Development of market ecosystem, policy support and the capability of the ICT companies have made Bangladesh an attractive destination for ICT outsourcing. Now the question is: how much of the attractive market can Bangladesh grab?

The global ICT market was valued approximately at $556 billion in 2020 and is expected to reach $937 billion by 2027. Still, the software development, web development, application support and management, mobile application development, technical support, help desk, graphics design, and image processing are the dominant areas for ICT outsourcing.

The ICT industry is taking steps to grab this attractive market. One of the potential markets is Japan.
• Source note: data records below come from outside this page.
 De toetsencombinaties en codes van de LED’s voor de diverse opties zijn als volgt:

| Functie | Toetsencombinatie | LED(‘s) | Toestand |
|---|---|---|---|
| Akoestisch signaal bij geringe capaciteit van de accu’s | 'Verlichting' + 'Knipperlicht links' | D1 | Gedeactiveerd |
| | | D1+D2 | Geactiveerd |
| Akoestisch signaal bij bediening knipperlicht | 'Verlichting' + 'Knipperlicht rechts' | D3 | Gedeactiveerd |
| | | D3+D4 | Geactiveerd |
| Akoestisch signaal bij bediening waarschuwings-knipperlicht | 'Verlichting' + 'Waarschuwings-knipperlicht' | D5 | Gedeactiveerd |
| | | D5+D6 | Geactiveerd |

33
According to the Japan International Cooperation Agency, there will be a shortage of 500,000 qualified engineers in Japan by 2025. If Bangladesh can supply one fifth of the total requirements through ICT outsourcing model, it will be a game-changer for the economy of Bangladesh. 

The BASIS, the apex trade body for the ICT sector, has established the Japan Desk to promote ICT services in the Japanese market. Within one and a half years of the launch of the desk, it has already received good response from the Japanese counterpart.
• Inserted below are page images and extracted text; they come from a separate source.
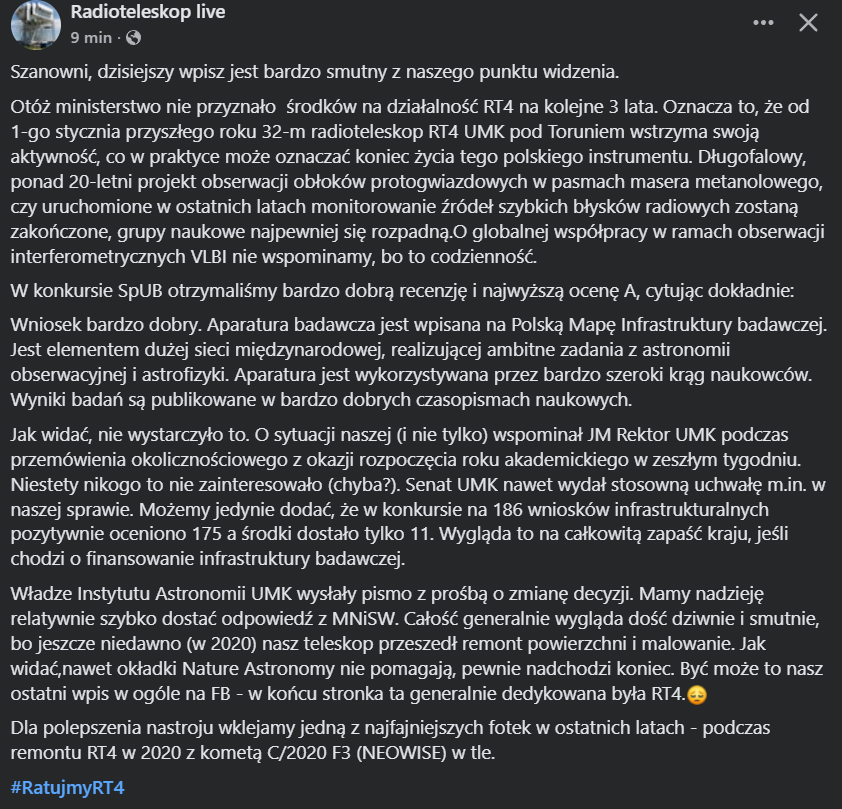 Radioteleskop live
9 min ·

Szanowni, dzisiejszy wpisz jest bardzo smutny z naszego punktu widzenia.

Otóż ministerstwo nie przyznało  środków na działalność RT4 na kolejne 3 lata. Oznacza to, że od 1-go stycznia przyszłego roku 32-m radioteleskop RT4 UMK pod Toruniem wstrzyma swoją aktywność, co w praktyce może oznaczać koniec życia tego polskiego instrumentu. Długofalowy, ponad 20-letni projekt obserwacji obłoków protogwiazdowych w pasmach masera metanolowego, czy uruchomione w ostatnich latach monitorowanie źródeł szybkich błysków radiowych zostaną zakończone, grupy naukowe najpewniej się rozpadną.O globalnej współpracy w ramach obserwacji interferometrycznych VLBI nie wspominamy, bo to codzienność.

W konkursie SpUB otrzymaliśmy bardzo dobrą recenzję i najwyższą ocenę A, cytując dokładnie:

Wniosek bardzo dobry. Aparatura badawcza jest wpisana na Polską Mapę Infrastruktury badawczej. Jest elementem dużej sieci międzynarodowej, realizującej ambitne zadania z astronomii obserwacyjnej i astrofizyki. Aparatura jest wykorzystywana przez bardzo szeroki krąg naukowców. Wyniki badań są publikowane w bardzo dobrych czasopismach naukowych.

Jak widać, nie wystarczyło to. O sytuacji naszej (i nie tylko) wspominał JM Rektor UMK podczas przemówienia okolicznościowego z okazji rozpoczęcia roku akademickiego w zeszłym tygodniu. Niestety nikogo to nie zainteresowało (chyba?). Senat UMK nawet wydał stosowną uchwałę m.in. w naszej sprawie. Możemy jedynie dodać, że w konkursie na 186 wniosków infrastrukturalnych pozytywnie oceniono 175 a środki dostało tylko 11. Wygląda to na całkowitą zapaść kraju, jeśli chodzi o finansowanie infrastruktury badawczej.

Władze Instytutu Astronomii UMK wysłały pismo z prośbą o zmianę decyzji. Mamy nadzieję relatywnie szybko dostać odpowiedź z MNiSW. Całość generalnie wygląda dość dziwnie i smutnie, bo jeszcze niedawno (w 2020) nasz teleskop przeszedł remont powierzchni i malowanie. Jak widać,nawet okładki Nature Astronomy nie pomagają, pewnie nadchodzi koniec. Być może to nasz ostatni wpis w ogóle na FB - w końcu stronka ta generalnie dedykowana była RT4.😔

Dla polepszenia nastroju wklejamy jedną z najfajniejszych fotek w ostatnich latach - podczas remontu RT4 w 2020 z kometą C/2020 F3 (NEOWISE) w tle.

#RatujmyRT4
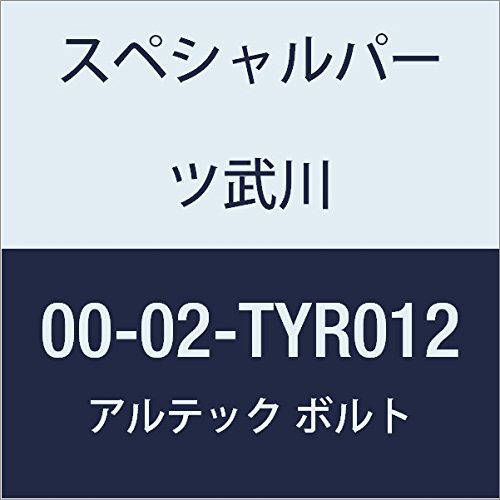 スペシャルパーツ武川

00-02-TYR012

アルテック ボルト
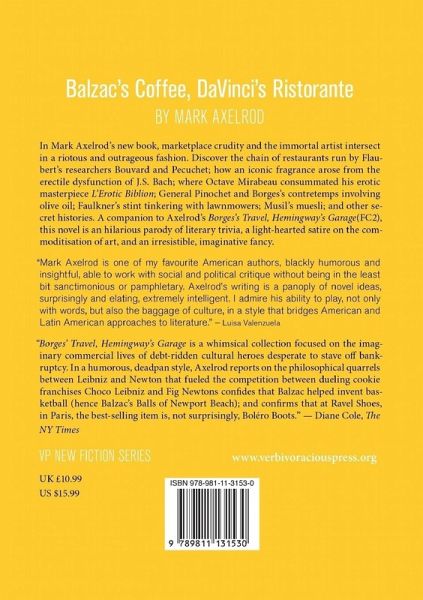 Balzac's Coffee, DaVinci's Ristorante

BY MARK AXELROD

In Mark Axelrod's new book, marketplace crudity and the immortal artist intersect in a riotous and outrageous fashion. Discover the chain of restaurants run by Flaubert's researchers Bouvard and Pecuchet; how an iconic fragrance arose from the erectile dysfunction of J.S. Bach; where Octave Mirabeau consummated his erotic masterpiece L'Erotic Biblion; General Pinochet and Borges's contretemps involving olive oil; Faulkner's stint tinkering with lawnmowers; Musil's muesli; and other secret histories. A companion to Axelrod's Borges's Travel, Hemingway's Garage(FC2), this novel is an hilarious parody of literary trivia, a light-hearted satire on the commoditisation of art, and an irresistible, imaginative fancy.

"Mark Axelrod is one of my favourite American authors, blackly humorous and insightful, able to work with social and political critique without being in the least bit sanctimonious or pamphletary. Axelrod's writing is a panoply of novel ideas, surprisingly and elating, extremely intelligent. I admire his ability to play, not only with words, but also the baggage of culture, in a style that bridges American and Latin American approaches to literature." – Luisa Valenzuela

"Borges' Travel, Hemingway's Garage is a whimsical collection focused on the imaginary commercial lives of debt-ridden cultural heroes desperate to stave off bankruptcy. In a humorous, deadpan style, Axelrod reports on the philosophical quarrels between Leibniz and Newton that fueled the competition between dueling cookie franchises Choco Leibniz and Fig Newtons confides that Balzac helped invent basketball (hence Balzac's Balls of Newport Beach); and confirms that at Ravel Shoes, in Paris, the best-selling item is, not surprisingly, Boléro Boots." — Diane Cole, The NY Times

VP NEW FICTION SERIES

www.verbivoraciouspress.org

UK £10.99
US $15.99

ISBN 978-981-11-3153-0

9 789811 131530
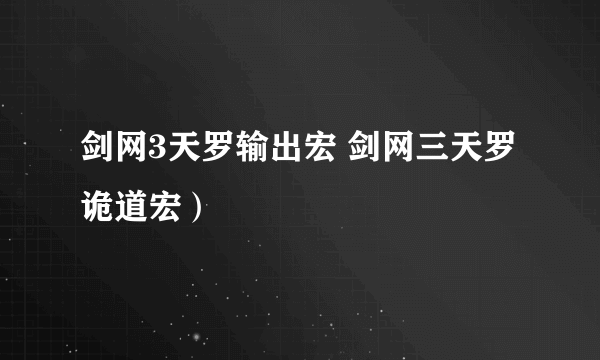 剑网3天罗输出宏 剑网三天罗诡道宏）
After the success story of the Japan Desk, the BASIS is now planning to establish four more desks in four continents. One will be in the US, one in Europe (either the UK or the Netherlands), one in the United Arab Emirates, and one in Africa. The introduction of the desks will certainly lift Bangladesh to the next level.

But in order to achieve the $5-billion export target by 2025, setting up ICT desks will not be enough. The government and the ICT industry should take a holistic approach to achieve the target.

Country branding is still a crucial factor and the government must focus on it. Bangladesh needs to arrange regular seminars, fairs and roadshows to promote the ICT industry and its capability.

Apart from offline media, it’s high time to use online and social media as well. We need to make promotional videos and video clips highlighting the success stories of our ICT companies.

Another key brand promoter of our industry might be our non-resident Bangladeshi community. It’s a very proud matter for Bangladesh that many Bangladeshis are now working in many top companies in the US and Europe. Our ICT industry can utilise them to penetrate the market.

The example of India can be cited here. Many Indians are working in C-level positions in global companies, and whenever there is any requirement for software, they are straightway giving this opportunity to Indian IT companies. Bangladeshi NRB community can also follow the strategy of India and can help the country.

Another key market that Bangladesh should target is Africa and the countries that have just started their digitalisation mission like Bhutan, the Maldives, Uzbekistan, and Fiji. 

It’s a great advantage for Bangladesh that it has started the journey of implementing the e-governance service in 2009. Right now, there are 100 plus companies specialised in offering e-governance services.

Countries like Nigeria, Cameroon, Ghana, Rwanda and Kenya have begun their digitalisation process. If Bangladesh can take a government-to-government approach and promote the solutions that are already running in various ministries and departments in Bangladesh, there is a very good chance that Bangladesh can grab the market of the countries.

Another important step that the ICT industry should not forget is to prepare for the 4IR. It’s true that the outsourcing projects that we are getting are still related to conventional technologies. But in the near future, there will be a time when we will get most of the projects in the areas of artificial intelligence, blockchain, IOT, or Big Data. If we can’t make our companies competent for those technologies or can’t develop skilled human resources, we may lose the market.

The recent efforts of the government and the industry have already made Bangladesh an attractive ICT outsourcing destination. We have already walked a long path. Still, there is a long way to go. If the government and the industry work closely together and take the right step in the right time, our dream will no longer be a dream; rather it will become a reality.

The author is a director of the BASIS and the managing director of Dream71 Bangladesh Ltd.